**SET TASK:**
Repeat the entries below without any change, starting at the line that contains "At what distance does the" and continuing through the end of the entries.

**MATERIAL PROVIDED:**

########

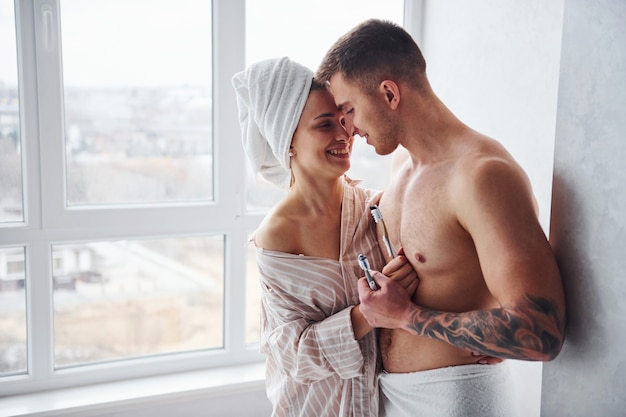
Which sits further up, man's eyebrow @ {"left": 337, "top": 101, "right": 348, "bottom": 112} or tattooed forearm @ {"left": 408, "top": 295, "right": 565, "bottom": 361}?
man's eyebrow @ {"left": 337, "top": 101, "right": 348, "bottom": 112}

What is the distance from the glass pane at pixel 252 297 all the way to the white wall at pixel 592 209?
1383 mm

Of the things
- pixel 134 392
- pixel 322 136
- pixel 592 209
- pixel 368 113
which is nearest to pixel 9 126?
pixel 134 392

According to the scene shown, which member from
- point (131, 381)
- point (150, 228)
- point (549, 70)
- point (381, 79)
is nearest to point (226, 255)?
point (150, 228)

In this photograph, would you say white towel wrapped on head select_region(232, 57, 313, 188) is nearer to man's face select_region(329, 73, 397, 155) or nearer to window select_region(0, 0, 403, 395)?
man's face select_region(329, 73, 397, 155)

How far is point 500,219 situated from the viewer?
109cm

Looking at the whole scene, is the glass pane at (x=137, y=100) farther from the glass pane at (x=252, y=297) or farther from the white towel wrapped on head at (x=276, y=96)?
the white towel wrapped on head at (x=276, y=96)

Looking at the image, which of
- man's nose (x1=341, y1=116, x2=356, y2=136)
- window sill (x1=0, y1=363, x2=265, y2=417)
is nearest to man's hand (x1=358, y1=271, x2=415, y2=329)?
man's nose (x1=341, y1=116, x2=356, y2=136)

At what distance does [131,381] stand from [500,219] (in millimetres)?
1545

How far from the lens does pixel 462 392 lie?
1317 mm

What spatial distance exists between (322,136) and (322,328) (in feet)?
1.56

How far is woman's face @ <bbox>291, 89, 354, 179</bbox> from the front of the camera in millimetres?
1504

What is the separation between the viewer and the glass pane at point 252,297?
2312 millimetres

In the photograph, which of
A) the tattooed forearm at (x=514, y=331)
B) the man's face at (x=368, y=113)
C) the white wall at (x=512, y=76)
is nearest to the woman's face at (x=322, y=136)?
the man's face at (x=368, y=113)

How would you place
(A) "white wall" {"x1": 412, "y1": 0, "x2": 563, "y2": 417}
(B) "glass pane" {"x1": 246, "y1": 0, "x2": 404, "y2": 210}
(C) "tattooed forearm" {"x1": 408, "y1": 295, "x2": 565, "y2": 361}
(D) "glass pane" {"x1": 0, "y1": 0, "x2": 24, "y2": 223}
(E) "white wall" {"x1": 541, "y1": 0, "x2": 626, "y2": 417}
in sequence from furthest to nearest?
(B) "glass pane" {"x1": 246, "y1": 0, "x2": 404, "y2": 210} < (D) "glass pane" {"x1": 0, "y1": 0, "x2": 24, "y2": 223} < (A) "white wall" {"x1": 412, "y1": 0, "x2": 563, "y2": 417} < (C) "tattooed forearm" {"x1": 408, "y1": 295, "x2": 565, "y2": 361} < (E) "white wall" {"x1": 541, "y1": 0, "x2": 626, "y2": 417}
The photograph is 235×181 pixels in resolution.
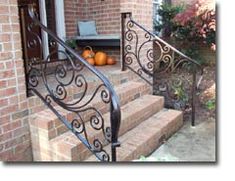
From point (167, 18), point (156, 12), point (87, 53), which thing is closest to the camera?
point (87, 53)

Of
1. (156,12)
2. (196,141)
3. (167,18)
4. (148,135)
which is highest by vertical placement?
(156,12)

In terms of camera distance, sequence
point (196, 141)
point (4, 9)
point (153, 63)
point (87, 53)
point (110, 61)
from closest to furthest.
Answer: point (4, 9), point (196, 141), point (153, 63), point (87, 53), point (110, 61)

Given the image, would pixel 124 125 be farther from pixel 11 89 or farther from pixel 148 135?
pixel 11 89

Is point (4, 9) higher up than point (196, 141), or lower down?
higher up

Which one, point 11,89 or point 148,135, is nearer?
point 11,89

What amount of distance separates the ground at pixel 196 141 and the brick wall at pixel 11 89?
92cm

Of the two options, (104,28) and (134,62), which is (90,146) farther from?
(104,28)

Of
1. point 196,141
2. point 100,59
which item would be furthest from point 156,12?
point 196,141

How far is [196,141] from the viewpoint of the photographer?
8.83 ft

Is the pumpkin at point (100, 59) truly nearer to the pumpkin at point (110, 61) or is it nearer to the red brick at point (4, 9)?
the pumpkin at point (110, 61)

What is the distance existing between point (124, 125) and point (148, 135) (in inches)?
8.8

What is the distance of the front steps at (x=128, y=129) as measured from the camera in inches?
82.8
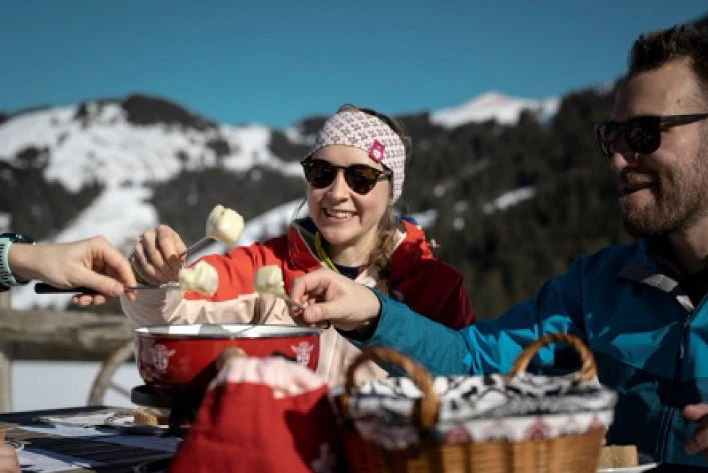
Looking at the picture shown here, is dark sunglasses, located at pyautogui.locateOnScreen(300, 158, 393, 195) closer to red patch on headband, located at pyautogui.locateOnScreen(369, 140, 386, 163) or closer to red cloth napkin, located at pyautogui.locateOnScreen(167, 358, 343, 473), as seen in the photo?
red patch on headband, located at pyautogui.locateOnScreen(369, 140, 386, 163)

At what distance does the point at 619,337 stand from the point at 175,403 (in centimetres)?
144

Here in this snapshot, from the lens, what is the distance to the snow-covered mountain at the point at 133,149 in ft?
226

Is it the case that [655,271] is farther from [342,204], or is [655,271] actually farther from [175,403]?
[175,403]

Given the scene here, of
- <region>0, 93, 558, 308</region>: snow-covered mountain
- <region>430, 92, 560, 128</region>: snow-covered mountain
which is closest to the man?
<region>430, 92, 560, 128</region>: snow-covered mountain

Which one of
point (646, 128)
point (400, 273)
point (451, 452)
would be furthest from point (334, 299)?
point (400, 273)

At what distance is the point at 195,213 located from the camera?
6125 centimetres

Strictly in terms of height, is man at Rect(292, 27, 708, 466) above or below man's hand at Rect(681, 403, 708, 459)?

########

**RESULT:**
At what distance does the point at 619,337 stand from the point at 175,403 (in centimetres)?
144

Here in this snapshot, from the lens, what is the distance to the snow-covered mountain at the point at 133,149 in ft?
226

Is it the case that [655,271] is farther from [342,204], or is [655,271] actually farther from [175,403]?
[175,403]

Given the scene here, of
- <region>0, 93, 558, 308</region>: snow-covered mountain
- <region>430, 92, 560, 128</region>: snow-covered mountain
which is closest to the man?
<region>430, 92, 560, 128</region>: snow-covered mountain

Which one of
point (646, 128)
point (400, 273)
point (451, 452)
would be furthest from point (334, 299)?
point (400, 273)

At what distance is the point at 195,213 located from the camera?
6125 centimetres

Strictly in terms of height, is man at Rect(292, 27, 708, 466) above or below man's hand at Rect(681, 403, 708, 459)?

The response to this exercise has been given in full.